PROBLEM:
Pull out every line below word for word, omitting the pictures.

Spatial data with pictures
═══

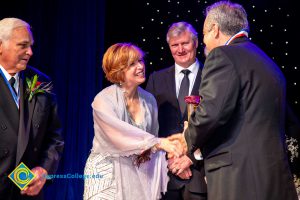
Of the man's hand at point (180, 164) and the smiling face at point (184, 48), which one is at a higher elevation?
the smiling face at point (184, 48)

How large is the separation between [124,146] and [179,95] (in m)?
0.75

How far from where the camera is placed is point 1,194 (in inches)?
103

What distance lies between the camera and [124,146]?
3.21 metres

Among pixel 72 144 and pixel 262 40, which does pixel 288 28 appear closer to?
pixel 262 40

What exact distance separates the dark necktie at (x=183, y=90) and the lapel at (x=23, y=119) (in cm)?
131

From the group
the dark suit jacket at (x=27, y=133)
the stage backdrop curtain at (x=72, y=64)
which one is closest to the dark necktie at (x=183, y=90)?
the dark suit jacket at (x=27, y=133)

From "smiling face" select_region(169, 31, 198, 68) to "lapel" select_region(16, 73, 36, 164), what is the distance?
1457 mm

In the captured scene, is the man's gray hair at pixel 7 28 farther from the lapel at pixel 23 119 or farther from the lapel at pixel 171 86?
the lapel at pixel 171 86

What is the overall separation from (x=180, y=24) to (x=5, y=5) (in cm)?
221

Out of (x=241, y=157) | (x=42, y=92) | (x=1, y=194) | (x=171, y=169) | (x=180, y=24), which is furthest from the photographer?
(x=180, y=24)

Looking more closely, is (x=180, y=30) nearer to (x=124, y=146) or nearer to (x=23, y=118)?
(x=124, y=146)

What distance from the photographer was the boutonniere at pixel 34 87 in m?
2.80

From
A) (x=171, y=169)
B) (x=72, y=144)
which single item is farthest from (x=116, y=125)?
(x=72, y=144)

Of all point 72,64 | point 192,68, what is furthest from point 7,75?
point 72,64
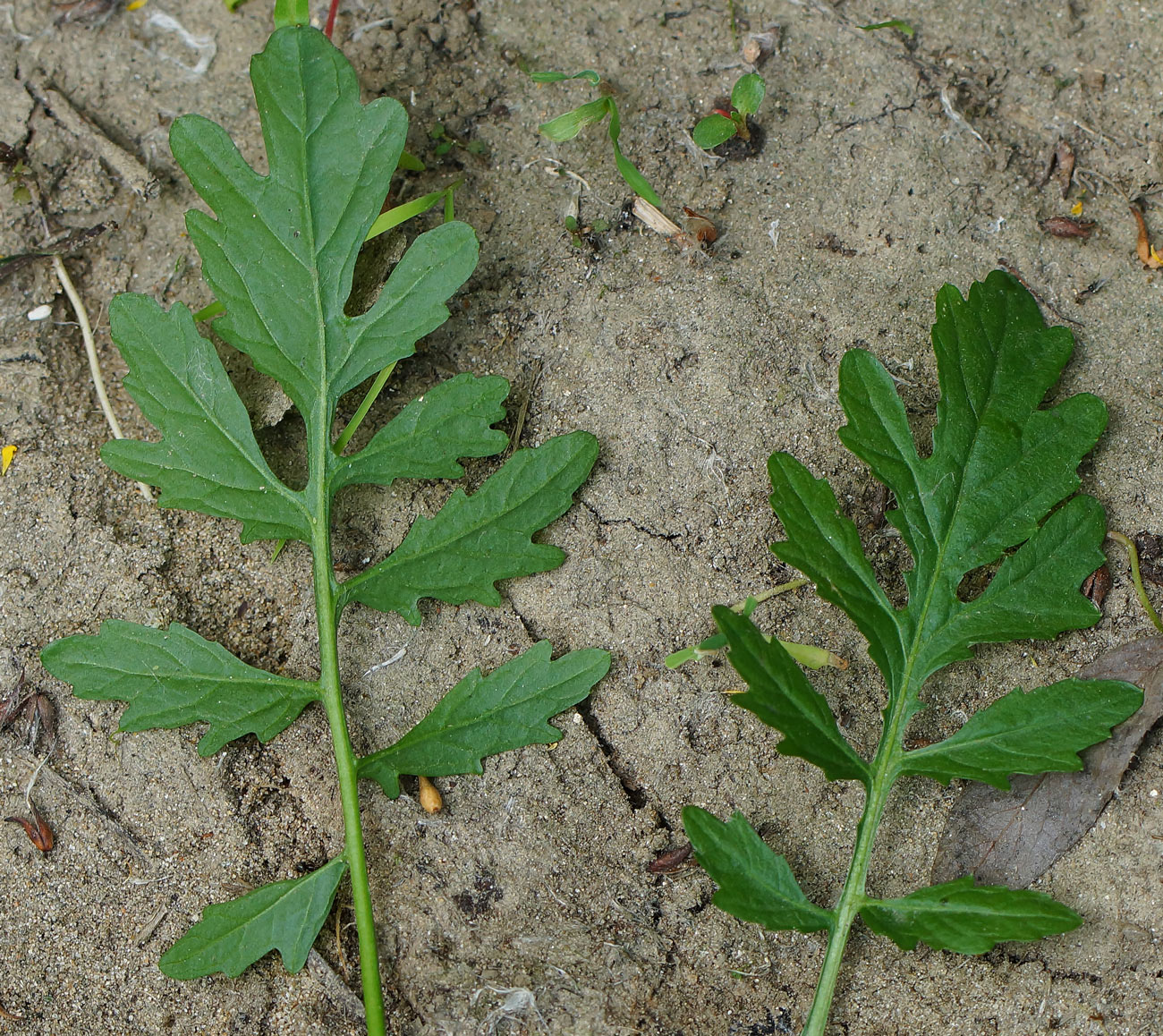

═══

TASK ANSWER:
Of the man's hand at point (180, 164) and the smiling face at point (184, 48), which one is at a higher elevation?
the smiling face at point (184, 48)

How large is the separation between [124,146] and [179,95] (in m)?
0.75

How far from where the camera is placed is point 1,194 (in inches)?
103

What distance lies between the camera and [124,146]?
3.21 metres

Among pixel 72 144 and pixel 262 40, which does pixel 288 28 appear closer to?
pixel 262 40

What exact distance separates the dark necktie at (x=183, y=90) and the lapel at (x=23, y=119) (in cm)?
131

From the group
the dark suit jacket at (x=27, y=133)
the stage backdrop curtain at (x=72, y=64)
which one is closest to the dark necktie at (x=183, y=90)?
the dark suit jacket at (x=27, y=133)

From "smiling face" select_region(169, 31, 198, 68) to "lapel" select_region(16, 73, 36, 164), what is the distance?
1457 mm

In the captured scene, is the man's gray hair at pixel 7 28 farther from the lapel at pixel 23 119 or farther from the lapel at pixel 171 86?
the lapel at pixel 171 86

What is the overall separation from (x=180, y=24) to (x=5, y=5) (in cm)?
221

Out of (x=241, y=157) | (x=42, y=92) | (x=1, y=194) | (x=171, y=169) | (x=180, y=24), which is furthest from the photographer?
(x=180, y=24)

Looking more closely, is (x=180, y=30) nearer to (x=124, y=146) or nearer to (x=23, y=118)?
(x=124, y=146)

What distance from the photographer was the boutonniere at pixel 34 87 in m?
2.80

From
A) (x=171, y=169)
B) (x=72, y=144)
which single item is farthest from (x=116, y=125)?
(x=72, y=144)

Of all point 72,64 | point 192,68, what is furthest from point 7,75?
point 72,64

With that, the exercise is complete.